Venezuela's LNG export project is back on track, albeit in a scaled-down version.

Petroleos de Venezuela SA (PDVSA), Royal Dutch/Shell, ExxonMobil Corp., and Mitsubishi Corp. have signed a memorandum of understanding to develop a $2 billion LNG project in northeastern Venezuela.

The project will be known as Project Venezuela Liquefied Natural Gas (PVLNG) and will have a production capacity of about 4 million tonnes/ year.

The venture is a downsized version of the so-called Cristobal Colon project, which involved the same four partners (but just Exxon Corp. prior to its acquisition of Mobil Corp.). That project, which called for an investment of more than $5 billion and an estimated output capacity of as much as 6 million tonnes, was shelved over poor economics.

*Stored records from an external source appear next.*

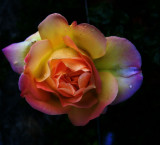 The rose which was in love with the light...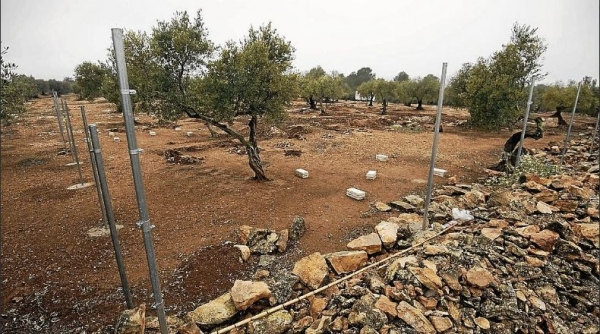 La protectora ARCA se traslada a Aldover tras perder la gestión de la perrera municipal de Tortosa
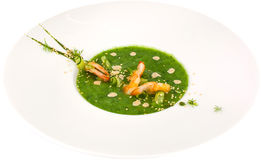 Soup puree of spinach with shrimp on white background royalty free stock images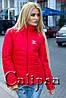 Куртка осенняя, шанель в пяти различных расцветках 9021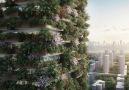 BBC News Türkçe - Geleceğin yapıları Dikey ormanlar
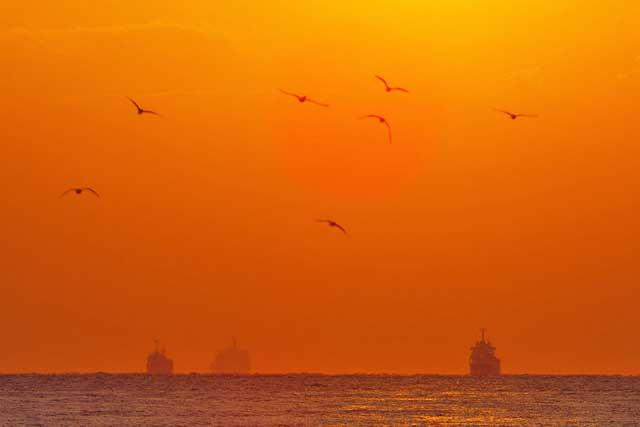 海運イメージ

The new, smaller-scale PVLNG will tap vast gas reserves in fields in the Gulf of Paria, off Venezuela's northeastern coast in the Caribbean Sea. It is expected to go on stream with its first exports in 2005 to markets in the Caribbean and the US East Coast. According to industry sources, PDVSA subsidiary PDVSA Gas may hold a 33% stake in the venture, with remaining interests held by Shell 30%, ExxonMobil 29%, and Mitsubishi 8%.

Background

Venezuela had been considering an LNG export project for most of the past decade, getting a green light from Venezuela's Congress in 1996 after about 4 years of discussion (OGJ, Dec. 9, 1996, p. 28).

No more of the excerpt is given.